Holly, of course, has many supporters. I don’t understand why people tend to believe everything an allegedly battered woman or child has to say without bothering to make even a cursory look at the evidence. Of course, many women and children are abused, and it’s very sad. But it’s also very easy to make up false stories, which cheapen the real tragedy of spouse/child abuse. You shouldn’t place a halo on the head of everyone who has a tale of woe.

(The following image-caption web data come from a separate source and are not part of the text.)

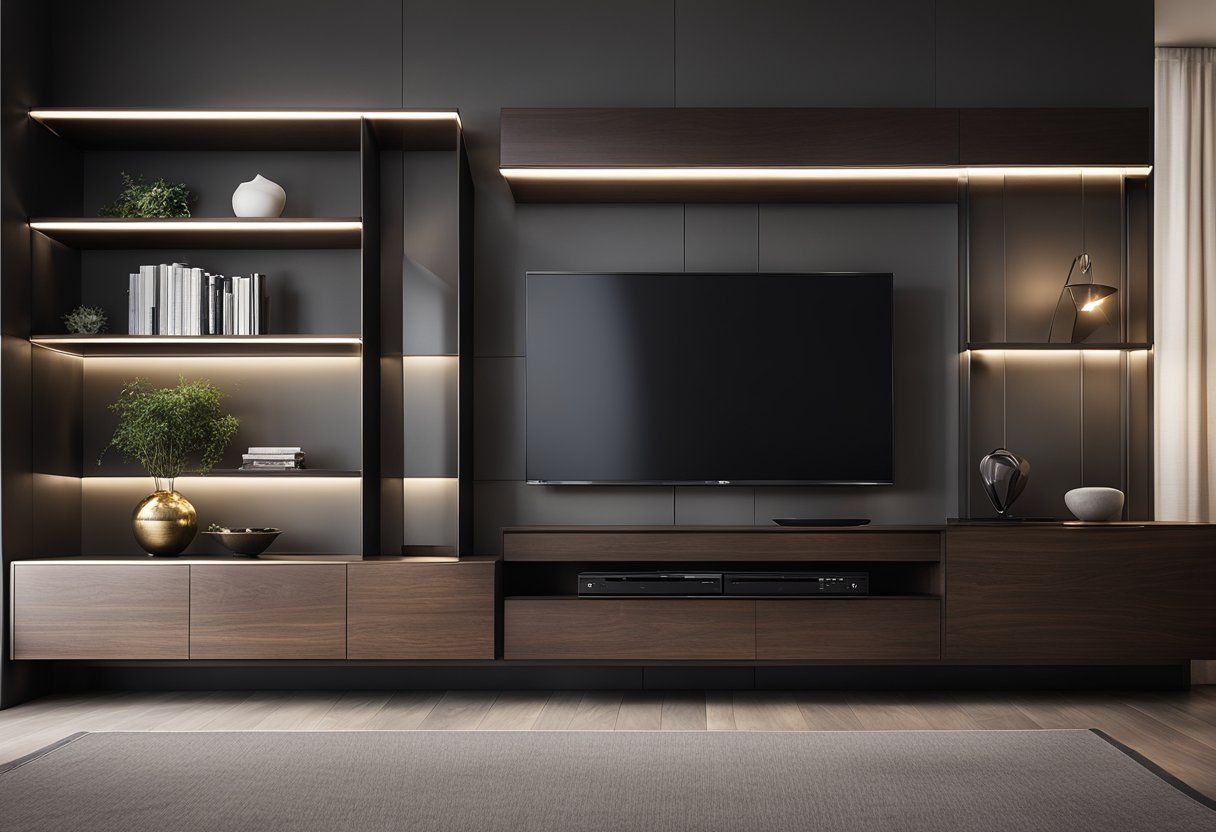 A modern living room with sleek side cabinets, clean lines, and minimalist decor. The cabinets are made of dark wood with metallic accents, adding a touch of elegance to the room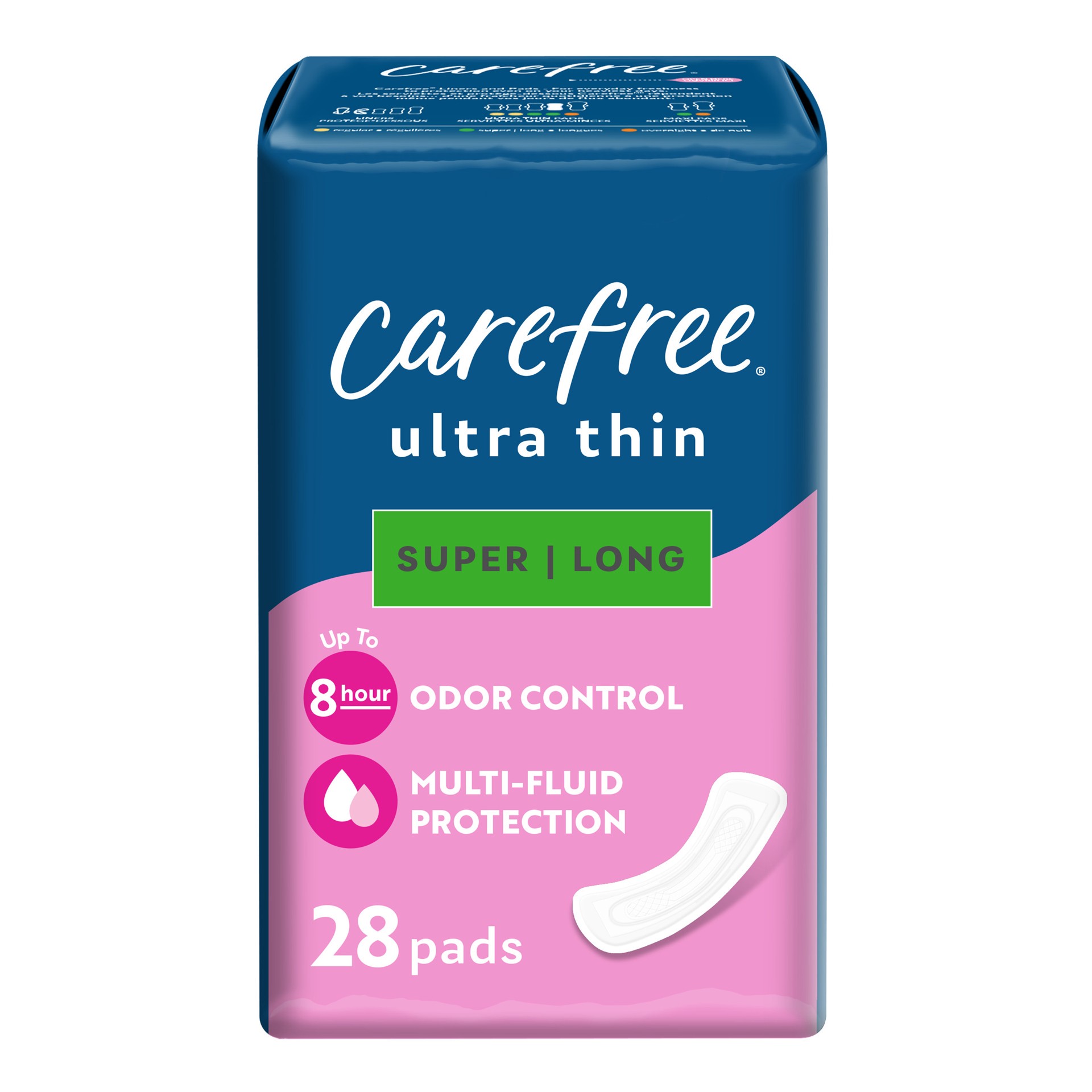 slide 2 of 3, Carefree Ultra Thin Pads, Super/Long Without Wings, 28Ct, 28 ct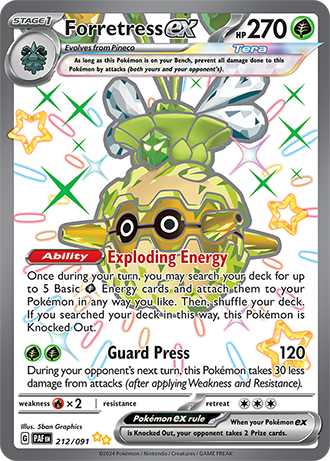 Die englische Pokemon-Scarlet-Violet-Forretress-ex-212-091 Karte.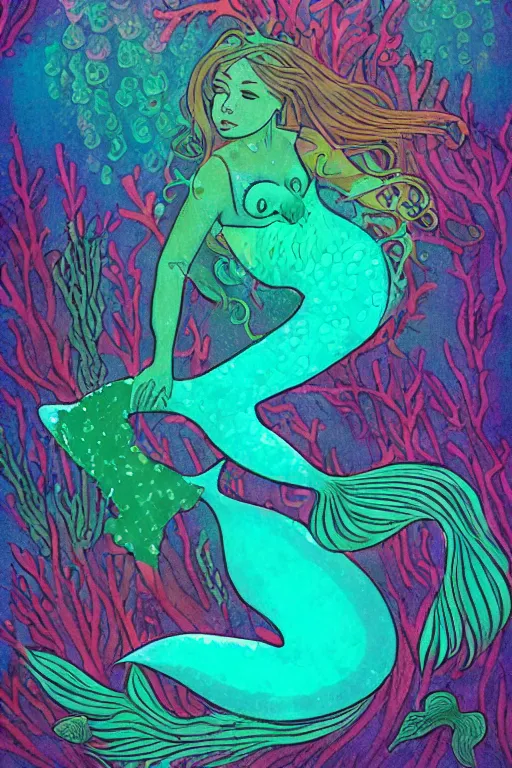 Prompt: beautiful mermaid swimming through bioluminescent algae coral reefs by dang my linh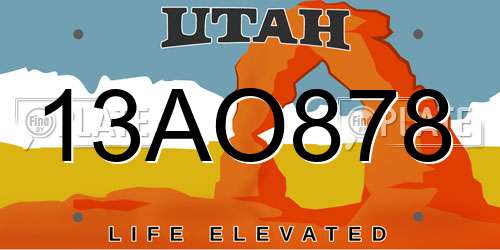 13AO878 Utah License Plate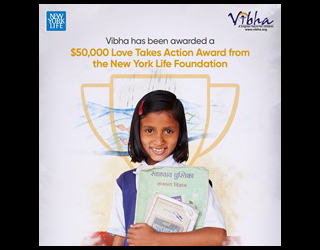 Vibha receives Love Takes Action Award from New York Life Foundation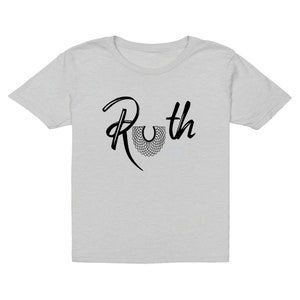 May include: A light gray t-shirt with a black graphic of the name "Ruth" with a stylized collar design.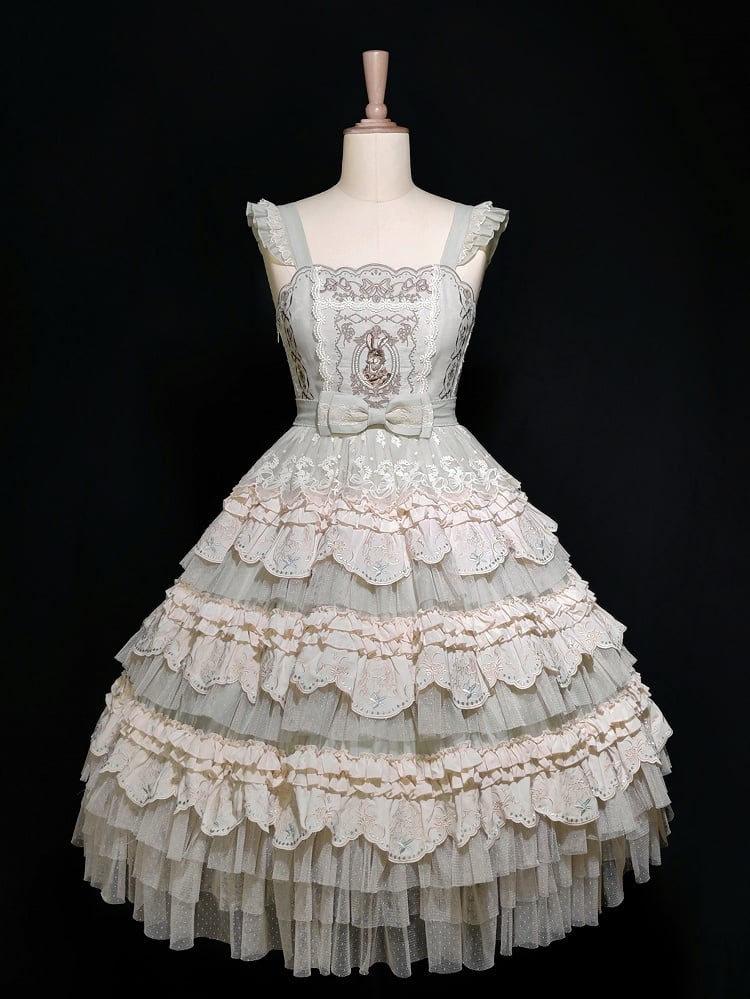 バニーレイヤードスカート ライトグリーン ロリータドレス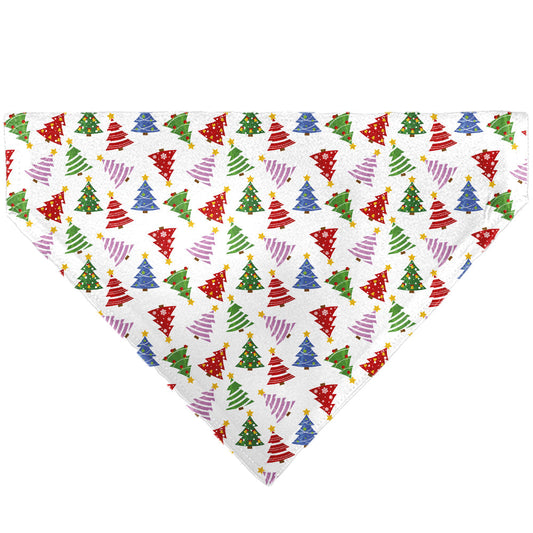 Pet Bandana - Holiday Decorated Christmas Trees Collage White/Multi Color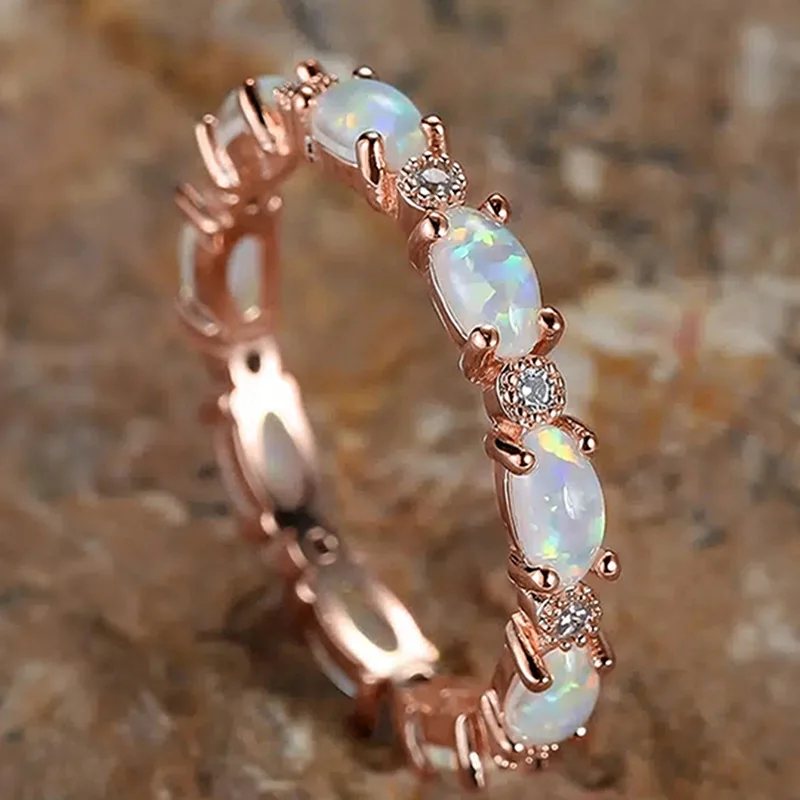Lihong 925 sterling silver ring small oval white fire opal stacked full circle ring for women engagement jewelry
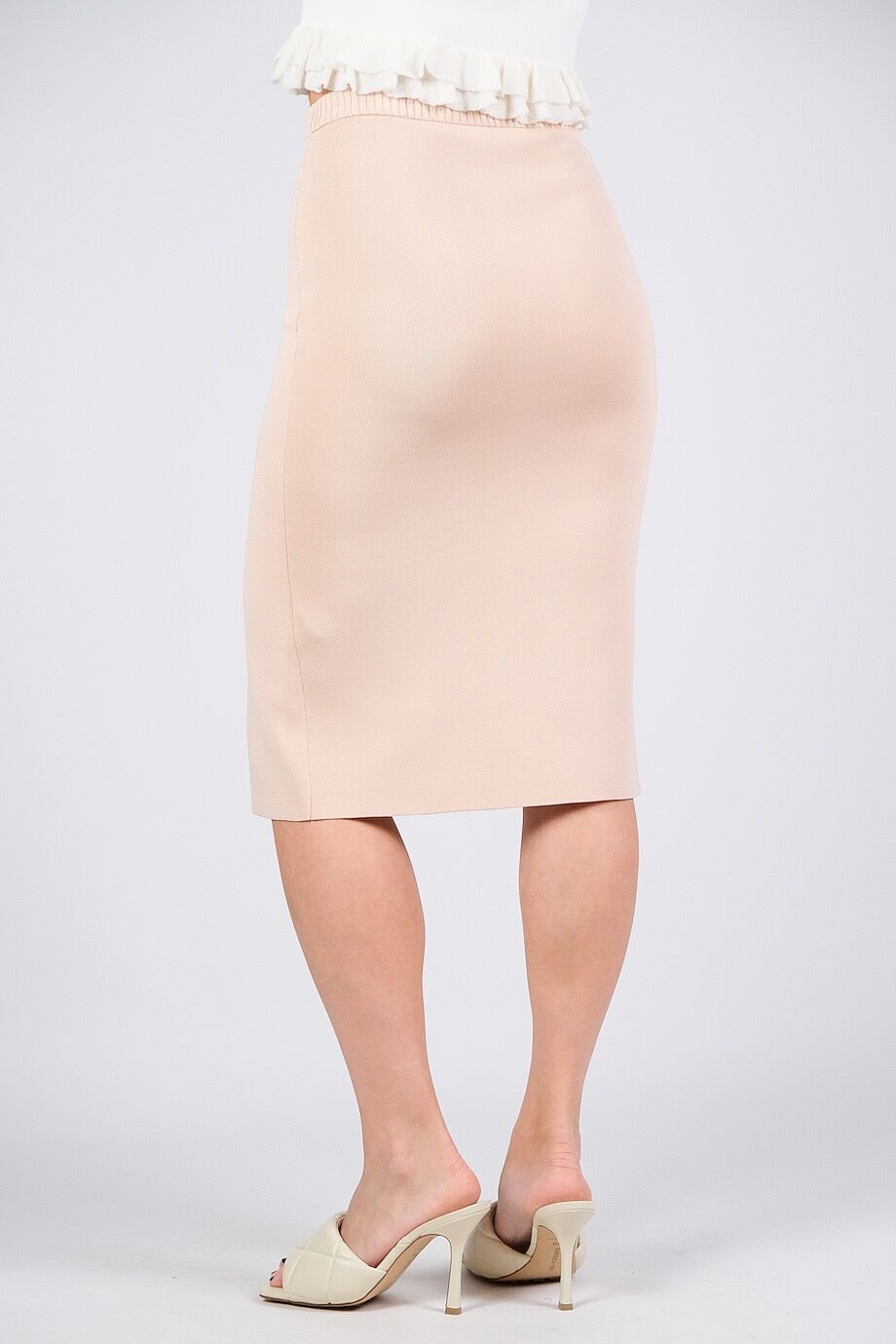 image 4 Трикотажная юбка бледно-розового цвета с разрезом спереди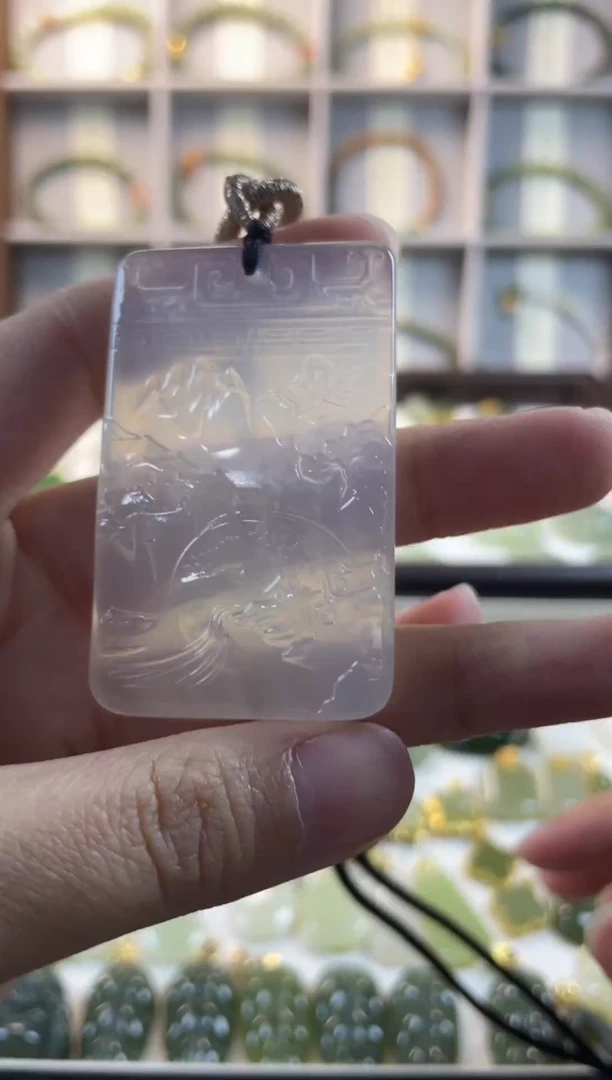 未镶嵌吊坠(不含链)玛瑙/玉髓山水牌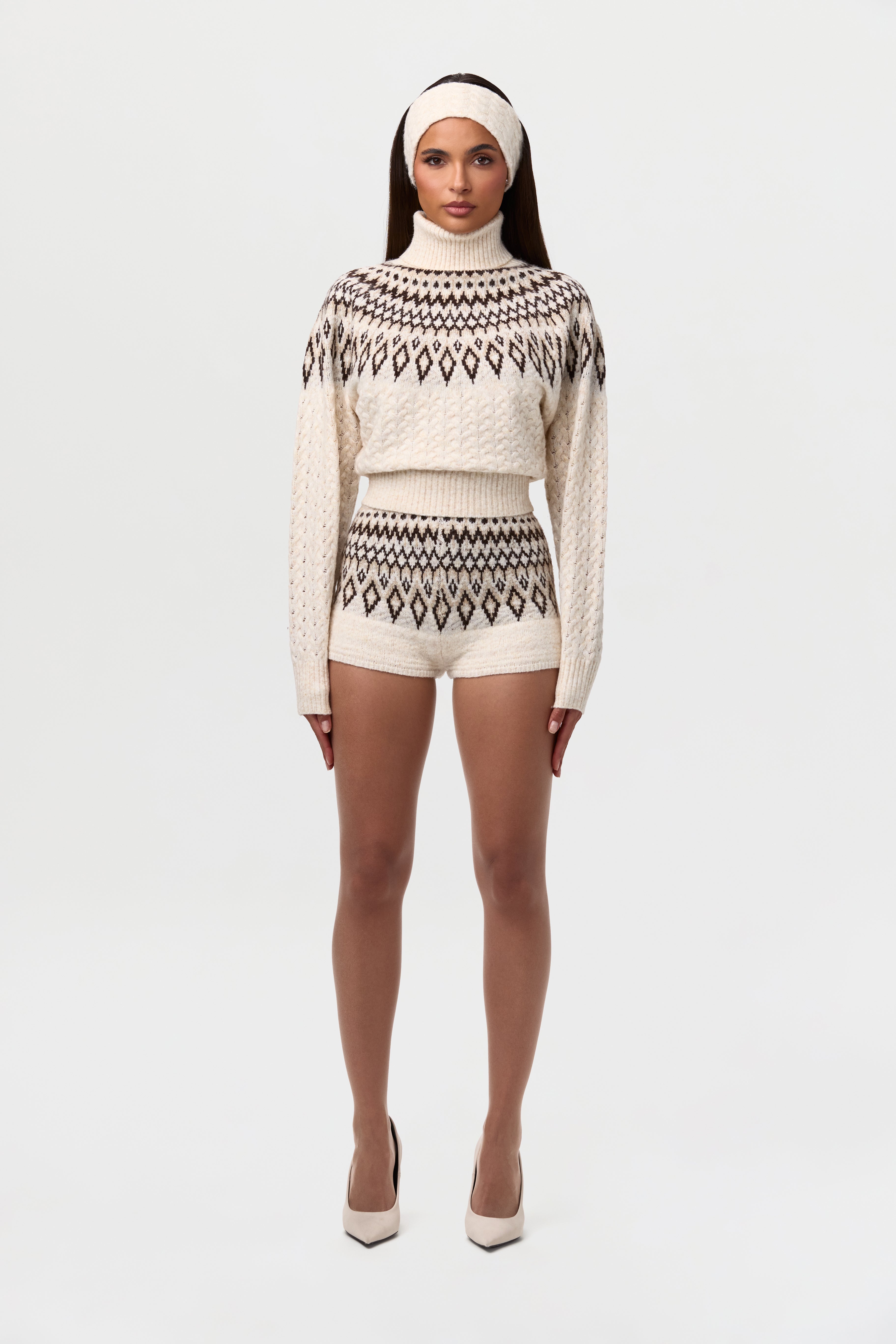 Knit Turtleneck Fair Isle Sweater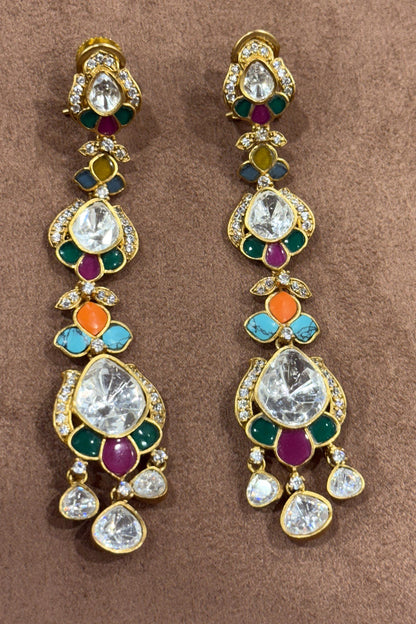 Multi Colour Stone Polki Earrings 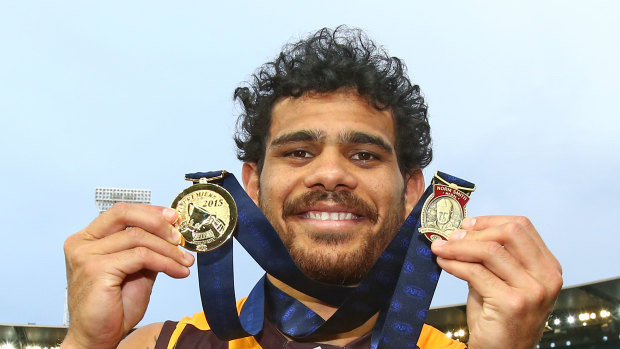 Big-game player: Cyril Rioli with his 2015 premiership medallion and Norm Smith Medal.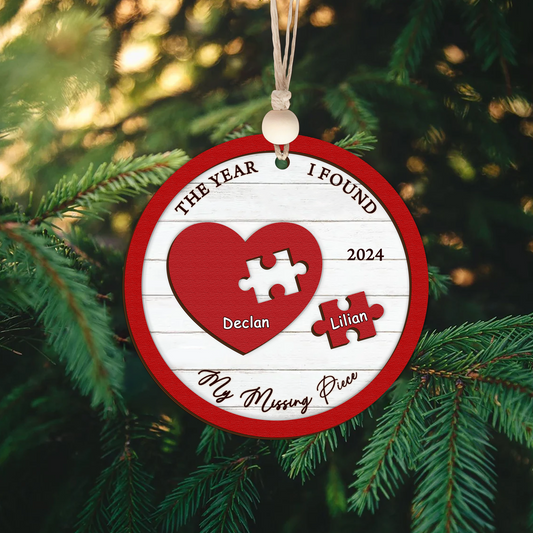 You Are My Missing Piece Ornament, Couple Christmas Ornament, Newly Wed 2024 Gift, Couple Anniversary 	CF671 - 19Gifts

From what I’ve seen, many people, including people who should know better, are biased in favor of women and against men in domestic disputes. For example, several years ago my brother and his girlfriend got into an argument at their home. No violence took place, but the shouting was loud enough that the neighbors called the police. When the police arrived, they told my brother to get out of the house immediately and spend the night elsewhere, or they would arrest him. My brother pointed out that he was paying rent for the house, his name was the only one on the lease, and his girlfriend had no legal rights to the property. He was told: tough, get out of here anyway. So my brother’s girlfriend spent the night in his house and my brother spent the night on a friend’s couch. I can’t imagine law enforcement acting that way if it was the woman who rented the house and not the man.

But getting back to the Collins case: Holly will never face justice for her monstrous crimes. According to the Minneapolis Star-Tribune, she was charged with parental kidnapping, but the charge was dropped after her return to the U.S. and she pleaded guilty only to contempt of court. She was sentenced to a mere 40 hours of community service and 90 days in jail, but the jail term was stayed, meaning she won’t have to actually serve any time unless she gets in trouble again.

People don’t want to take a close look at this case. It takes a lot of time — as I said, it took me the better part of an hour to read Glenn Sacks’s blog, and it must have taken him much much longer to research, whereas it takes just a few minutes to read the very biased CityNews article. And the truth might make them uncomfortable, might upset their perfect black/white view of the world. I’m convinced that the vast majority of the American public simply doesn’t want to know things, because it would require them to think, and they don’t want to do that.

I can’t think of a story which better illustrates the tragedy and folly of parental abduction than the Collins case. I only hope people besides me and Glenn Sacks will take the time to have a closer look, and not just indiscriminately swallow everything Holly and Jennifer say.